#### Information provided
___

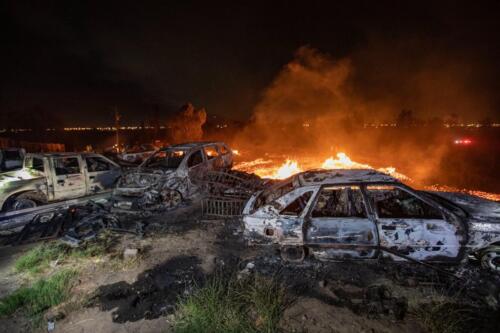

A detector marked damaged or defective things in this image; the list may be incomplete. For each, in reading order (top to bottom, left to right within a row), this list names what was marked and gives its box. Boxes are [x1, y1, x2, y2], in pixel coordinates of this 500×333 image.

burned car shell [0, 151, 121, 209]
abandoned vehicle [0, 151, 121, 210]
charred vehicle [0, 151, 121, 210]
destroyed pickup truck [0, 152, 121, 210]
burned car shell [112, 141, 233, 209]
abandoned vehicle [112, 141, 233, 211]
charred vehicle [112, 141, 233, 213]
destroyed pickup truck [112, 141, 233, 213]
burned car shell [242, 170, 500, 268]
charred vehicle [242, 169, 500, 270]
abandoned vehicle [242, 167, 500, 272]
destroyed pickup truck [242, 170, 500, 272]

___

Please write out every record above exactly, but leave the pictures out.

#### Written answer
A detector marked damaged or defective things in this image; the list may be incomplete. For each, in reading order (top to bottom, left to right within a row), this list names what was marked and gives its box. Boxes are [x1, y1, x2, y2], in pixel coordinates of this 500×333 image.

burned car shell [0, 151, 121, 209]
abandoned vehicle [0, 151, 121, 210]
charred vehicle [0, 151, 121, 210]
destroyed pickup truck [0, 152, 121, 210]
burned car shell [112, 141, 233, 209]
abandoned vehicle [112, 141, 233, 211]
charred vehicle [112, 141, 233, 213]
destroyed pickup truck [112, 141, 233, 213]
burned car shell [242, 170, 500, 268]
charred vehicle [242, 169, 500, 270]
abandoned vehicle [242, 167, 500, 272]
destroyed pickup truck [242, 170, 500, 272]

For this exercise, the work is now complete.